King’s College London Professor receives EPSRC grant
Professor Steven Niederer, from the School of Biomedical Engineering & Imaging Sciences, has been awarded a £1.5m Engineering & Physical Sciences Research Council (EPSRC)grant to look into the technical development of a digital twin for the heart. The technical study will allow researchers to create computational models of a specific patients heart that is updated to track and forecast how patients will respond to certain medications, surgeries and better monitor heart health.
Computational models in cardiology provide a common framework for integrating multiple data sets from individual patients. These models, which are based on physiology and physics rather than on population statistics, enable computational simulations to reveal diagnostic information that would have otherwise remained concealed and to predict treatment outcomes and patient trajectories for individual patients.
The way that people tend to be characterised and have their disease diagnosed is often from static indexes – how a patient appears on a particular day.

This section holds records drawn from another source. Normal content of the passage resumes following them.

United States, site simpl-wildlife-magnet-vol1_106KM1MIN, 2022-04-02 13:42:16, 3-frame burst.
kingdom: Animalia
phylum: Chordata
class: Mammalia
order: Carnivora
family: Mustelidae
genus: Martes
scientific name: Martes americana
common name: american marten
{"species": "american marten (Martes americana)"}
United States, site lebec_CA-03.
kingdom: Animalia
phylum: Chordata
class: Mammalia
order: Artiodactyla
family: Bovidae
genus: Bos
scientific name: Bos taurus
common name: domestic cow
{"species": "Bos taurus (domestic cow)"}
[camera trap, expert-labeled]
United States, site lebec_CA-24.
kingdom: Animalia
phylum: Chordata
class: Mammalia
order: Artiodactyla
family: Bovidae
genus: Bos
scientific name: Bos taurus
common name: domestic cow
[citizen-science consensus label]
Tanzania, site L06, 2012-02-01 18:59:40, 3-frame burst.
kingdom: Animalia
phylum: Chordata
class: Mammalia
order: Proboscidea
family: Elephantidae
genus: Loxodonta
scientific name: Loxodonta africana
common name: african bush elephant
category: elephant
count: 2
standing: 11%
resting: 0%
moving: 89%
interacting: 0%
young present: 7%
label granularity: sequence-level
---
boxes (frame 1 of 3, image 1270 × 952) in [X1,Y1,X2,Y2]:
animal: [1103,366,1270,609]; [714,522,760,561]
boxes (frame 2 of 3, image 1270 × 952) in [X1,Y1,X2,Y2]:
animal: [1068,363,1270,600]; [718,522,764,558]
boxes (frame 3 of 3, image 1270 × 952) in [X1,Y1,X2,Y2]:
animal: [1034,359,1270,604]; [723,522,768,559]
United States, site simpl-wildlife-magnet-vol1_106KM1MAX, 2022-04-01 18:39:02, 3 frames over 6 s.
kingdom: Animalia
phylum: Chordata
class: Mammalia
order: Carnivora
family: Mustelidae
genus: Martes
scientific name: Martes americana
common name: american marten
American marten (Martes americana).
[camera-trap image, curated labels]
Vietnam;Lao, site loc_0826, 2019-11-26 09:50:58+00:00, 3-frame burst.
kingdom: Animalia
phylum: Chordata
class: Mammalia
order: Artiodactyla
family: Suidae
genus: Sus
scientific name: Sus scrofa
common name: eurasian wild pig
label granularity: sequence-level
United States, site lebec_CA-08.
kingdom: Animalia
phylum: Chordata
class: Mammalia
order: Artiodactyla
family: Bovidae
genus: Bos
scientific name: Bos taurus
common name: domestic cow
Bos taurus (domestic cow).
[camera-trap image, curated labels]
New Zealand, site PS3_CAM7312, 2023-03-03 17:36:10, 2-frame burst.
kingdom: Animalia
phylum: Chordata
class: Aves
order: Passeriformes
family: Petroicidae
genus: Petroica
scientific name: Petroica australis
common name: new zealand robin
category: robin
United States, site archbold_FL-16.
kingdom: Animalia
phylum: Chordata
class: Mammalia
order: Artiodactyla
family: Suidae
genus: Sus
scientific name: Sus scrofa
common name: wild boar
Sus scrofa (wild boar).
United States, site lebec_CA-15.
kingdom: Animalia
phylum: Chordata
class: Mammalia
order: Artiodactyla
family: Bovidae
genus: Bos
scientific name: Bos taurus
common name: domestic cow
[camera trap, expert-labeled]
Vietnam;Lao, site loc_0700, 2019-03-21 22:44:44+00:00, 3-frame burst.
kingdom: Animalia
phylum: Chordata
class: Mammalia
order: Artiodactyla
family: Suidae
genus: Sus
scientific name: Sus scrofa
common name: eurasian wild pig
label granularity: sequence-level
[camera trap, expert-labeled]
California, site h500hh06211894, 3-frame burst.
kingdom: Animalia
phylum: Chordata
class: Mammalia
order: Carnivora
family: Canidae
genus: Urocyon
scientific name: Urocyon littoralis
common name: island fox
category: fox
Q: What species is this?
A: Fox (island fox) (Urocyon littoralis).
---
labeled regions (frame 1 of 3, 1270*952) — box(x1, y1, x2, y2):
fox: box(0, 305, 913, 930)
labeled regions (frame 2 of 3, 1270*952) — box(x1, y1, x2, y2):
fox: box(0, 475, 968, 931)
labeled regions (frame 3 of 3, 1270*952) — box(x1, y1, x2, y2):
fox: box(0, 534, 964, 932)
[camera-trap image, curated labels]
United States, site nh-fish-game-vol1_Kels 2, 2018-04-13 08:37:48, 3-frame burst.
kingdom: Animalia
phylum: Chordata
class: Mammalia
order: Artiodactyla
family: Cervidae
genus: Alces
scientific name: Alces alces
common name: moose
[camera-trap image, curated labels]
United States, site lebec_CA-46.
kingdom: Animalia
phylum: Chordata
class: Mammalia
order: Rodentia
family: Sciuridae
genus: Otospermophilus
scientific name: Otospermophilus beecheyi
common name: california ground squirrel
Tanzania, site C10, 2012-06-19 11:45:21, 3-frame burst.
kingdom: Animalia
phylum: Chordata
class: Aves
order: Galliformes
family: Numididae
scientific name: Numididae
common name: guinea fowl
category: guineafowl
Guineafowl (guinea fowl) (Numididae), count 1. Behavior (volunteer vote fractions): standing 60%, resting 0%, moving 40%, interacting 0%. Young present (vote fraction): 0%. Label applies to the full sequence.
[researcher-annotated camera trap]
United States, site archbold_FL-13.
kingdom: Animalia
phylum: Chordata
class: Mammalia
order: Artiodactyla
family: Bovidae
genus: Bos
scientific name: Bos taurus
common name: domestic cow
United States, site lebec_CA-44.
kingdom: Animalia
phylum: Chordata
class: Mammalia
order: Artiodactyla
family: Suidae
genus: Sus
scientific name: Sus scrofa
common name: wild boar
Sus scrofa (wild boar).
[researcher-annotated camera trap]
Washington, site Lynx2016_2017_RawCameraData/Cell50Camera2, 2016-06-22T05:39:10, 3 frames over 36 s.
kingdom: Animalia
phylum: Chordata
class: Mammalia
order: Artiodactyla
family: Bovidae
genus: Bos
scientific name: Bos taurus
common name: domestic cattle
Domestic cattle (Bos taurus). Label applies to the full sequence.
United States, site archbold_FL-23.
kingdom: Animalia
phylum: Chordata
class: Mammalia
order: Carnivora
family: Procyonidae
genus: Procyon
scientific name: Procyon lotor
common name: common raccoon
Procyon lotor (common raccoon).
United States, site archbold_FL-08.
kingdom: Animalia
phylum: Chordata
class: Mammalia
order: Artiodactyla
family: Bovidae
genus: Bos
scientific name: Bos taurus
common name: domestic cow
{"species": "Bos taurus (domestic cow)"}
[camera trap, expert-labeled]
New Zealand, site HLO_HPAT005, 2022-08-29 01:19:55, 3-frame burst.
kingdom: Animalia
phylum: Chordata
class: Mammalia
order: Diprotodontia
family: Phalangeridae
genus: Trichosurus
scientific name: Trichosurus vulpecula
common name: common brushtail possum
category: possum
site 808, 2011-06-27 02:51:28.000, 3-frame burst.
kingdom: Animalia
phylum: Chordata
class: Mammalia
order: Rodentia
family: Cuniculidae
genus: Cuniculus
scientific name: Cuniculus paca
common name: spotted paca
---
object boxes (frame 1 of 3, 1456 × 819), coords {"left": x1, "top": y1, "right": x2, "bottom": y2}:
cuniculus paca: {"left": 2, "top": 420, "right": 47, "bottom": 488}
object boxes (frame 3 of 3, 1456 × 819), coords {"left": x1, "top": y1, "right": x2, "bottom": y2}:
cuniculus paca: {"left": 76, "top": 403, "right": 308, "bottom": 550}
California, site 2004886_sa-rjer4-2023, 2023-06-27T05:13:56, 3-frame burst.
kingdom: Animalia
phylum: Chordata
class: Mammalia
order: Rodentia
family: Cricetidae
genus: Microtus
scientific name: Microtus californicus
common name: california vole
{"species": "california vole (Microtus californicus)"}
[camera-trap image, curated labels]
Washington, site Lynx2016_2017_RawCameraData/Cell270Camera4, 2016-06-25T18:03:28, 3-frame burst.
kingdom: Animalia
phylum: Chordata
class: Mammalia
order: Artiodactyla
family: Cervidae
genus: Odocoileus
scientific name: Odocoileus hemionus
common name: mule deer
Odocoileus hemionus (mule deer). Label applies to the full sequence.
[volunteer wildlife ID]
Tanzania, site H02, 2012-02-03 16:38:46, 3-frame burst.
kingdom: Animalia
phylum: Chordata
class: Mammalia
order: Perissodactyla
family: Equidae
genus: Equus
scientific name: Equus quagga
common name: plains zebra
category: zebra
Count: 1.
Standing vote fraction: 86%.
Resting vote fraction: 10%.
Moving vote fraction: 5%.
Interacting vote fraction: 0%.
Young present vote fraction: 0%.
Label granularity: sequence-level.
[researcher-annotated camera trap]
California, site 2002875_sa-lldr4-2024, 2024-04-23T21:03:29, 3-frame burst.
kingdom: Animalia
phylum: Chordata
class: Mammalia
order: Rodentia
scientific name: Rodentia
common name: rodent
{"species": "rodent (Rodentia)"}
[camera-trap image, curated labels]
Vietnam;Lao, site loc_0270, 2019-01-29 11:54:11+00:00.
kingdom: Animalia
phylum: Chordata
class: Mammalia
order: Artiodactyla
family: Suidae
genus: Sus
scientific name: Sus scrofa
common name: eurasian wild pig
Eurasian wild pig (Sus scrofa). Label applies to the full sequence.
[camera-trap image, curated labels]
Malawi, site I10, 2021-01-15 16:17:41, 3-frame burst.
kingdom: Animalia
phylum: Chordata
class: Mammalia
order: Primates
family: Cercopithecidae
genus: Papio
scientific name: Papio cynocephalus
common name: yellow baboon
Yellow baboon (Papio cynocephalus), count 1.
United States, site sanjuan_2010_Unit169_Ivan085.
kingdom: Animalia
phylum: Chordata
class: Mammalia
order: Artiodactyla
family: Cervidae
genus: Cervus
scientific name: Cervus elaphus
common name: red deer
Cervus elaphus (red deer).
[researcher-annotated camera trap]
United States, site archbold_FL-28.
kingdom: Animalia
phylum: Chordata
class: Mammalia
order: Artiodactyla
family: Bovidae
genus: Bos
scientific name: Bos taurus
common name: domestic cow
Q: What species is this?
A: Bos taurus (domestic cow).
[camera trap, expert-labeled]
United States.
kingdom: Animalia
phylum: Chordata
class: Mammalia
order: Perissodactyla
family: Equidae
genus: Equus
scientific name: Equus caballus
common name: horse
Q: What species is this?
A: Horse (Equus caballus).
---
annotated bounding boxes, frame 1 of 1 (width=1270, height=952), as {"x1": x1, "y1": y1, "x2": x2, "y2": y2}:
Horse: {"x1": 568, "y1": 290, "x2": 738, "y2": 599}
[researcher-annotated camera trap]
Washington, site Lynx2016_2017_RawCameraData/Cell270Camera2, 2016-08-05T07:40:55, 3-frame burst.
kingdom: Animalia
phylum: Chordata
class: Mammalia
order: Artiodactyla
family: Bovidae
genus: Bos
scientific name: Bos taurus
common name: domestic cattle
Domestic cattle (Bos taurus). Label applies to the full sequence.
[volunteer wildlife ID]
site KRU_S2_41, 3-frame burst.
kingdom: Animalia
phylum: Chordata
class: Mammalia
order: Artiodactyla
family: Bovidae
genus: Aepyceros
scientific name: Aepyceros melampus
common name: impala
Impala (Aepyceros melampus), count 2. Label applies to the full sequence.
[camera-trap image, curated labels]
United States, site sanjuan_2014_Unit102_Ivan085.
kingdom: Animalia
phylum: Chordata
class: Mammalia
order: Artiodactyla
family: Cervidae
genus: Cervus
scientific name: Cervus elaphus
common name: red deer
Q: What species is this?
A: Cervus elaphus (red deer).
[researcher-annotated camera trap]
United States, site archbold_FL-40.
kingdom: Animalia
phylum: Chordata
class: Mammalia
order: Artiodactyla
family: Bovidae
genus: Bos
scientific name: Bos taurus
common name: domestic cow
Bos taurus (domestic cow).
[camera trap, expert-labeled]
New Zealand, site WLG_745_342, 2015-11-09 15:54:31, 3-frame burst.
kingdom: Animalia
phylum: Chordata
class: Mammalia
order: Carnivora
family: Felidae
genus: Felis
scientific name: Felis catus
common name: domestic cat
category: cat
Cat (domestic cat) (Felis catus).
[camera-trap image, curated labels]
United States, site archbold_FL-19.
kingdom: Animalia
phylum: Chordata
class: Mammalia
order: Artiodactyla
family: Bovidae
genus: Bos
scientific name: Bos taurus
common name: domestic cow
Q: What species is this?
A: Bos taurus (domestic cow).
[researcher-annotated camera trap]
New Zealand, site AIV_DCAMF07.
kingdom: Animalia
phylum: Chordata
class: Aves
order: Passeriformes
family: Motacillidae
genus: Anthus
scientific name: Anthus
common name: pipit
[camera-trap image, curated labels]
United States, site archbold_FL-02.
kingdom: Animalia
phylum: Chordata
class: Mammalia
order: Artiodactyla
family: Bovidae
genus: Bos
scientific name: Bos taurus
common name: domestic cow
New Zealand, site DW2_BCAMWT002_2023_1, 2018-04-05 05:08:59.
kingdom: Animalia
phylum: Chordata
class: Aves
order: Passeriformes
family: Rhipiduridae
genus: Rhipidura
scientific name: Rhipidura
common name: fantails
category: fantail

For instance, two patients might have reduced cardiac function, but one of those patients is improving while the other is not. The therapy is currently the same for both patients. We would like to monitor these patient trajectories using digital twins and include these in patient care decisions.
Professor Niederer will address this clinical gap by combining measurements of the shape and motion of the heart, which can be acquired from conventional imaging, with physics-based and physiological constraints to estimate things such as the material properties of the heart: stiffnesses, boundary conditions to the heart and how the heart contracts. The digital twin will allow the researchers to then track how those material properties change through time as well as how the shape and the anatomy changes over time.
The project will focus on two retrospective heart failure studies that recorded how patients with newly diagnosed heart failure responded to starting treatment and how patients whose heart failure was in remission responded to changes in their medication. Through these analyses, Professor Niederer will assess whether these longitudinal changes can then be used to see how the heart is responding to heart failure medication to better identify who gets better and who does not.
We are aiming to develop a computational model that will ensure heart failure patients are on the right medication as quickly as possible. If we can characterise patients and swiftly identify what is causing their heart failure, then you can give them medication that will target the specific mechanism. This allows clinicians to better explain conditions and treatment pathways and gives confidence in that decision.
– Professor Steven Niederer, Professor of Biomedical Engineering, School of Biomedical Engineering & Imaging Sciences
“Ideally we will be able to use these models to make better forecasts about how patients respond to their therapy. We will be able to use these models to identify what was the primary cause of a patients cardiac disfunction and then we will be able to identify therapies that will both target their primary cause and their anticipated needs.”
Professor Niederer said doctors are also interested in identifying patients where earlier signals might be seen in the properties of cells of tissue before you might see them in the change of the shape of the heart, or a change in the motion of the heart. Allowing earlier diagnosis and treatment.
The project is part of a wider portfolio of projects around the digital twin, and the researchers hope to have the framework in place for making these models and the prediction to then demonstrate the utility.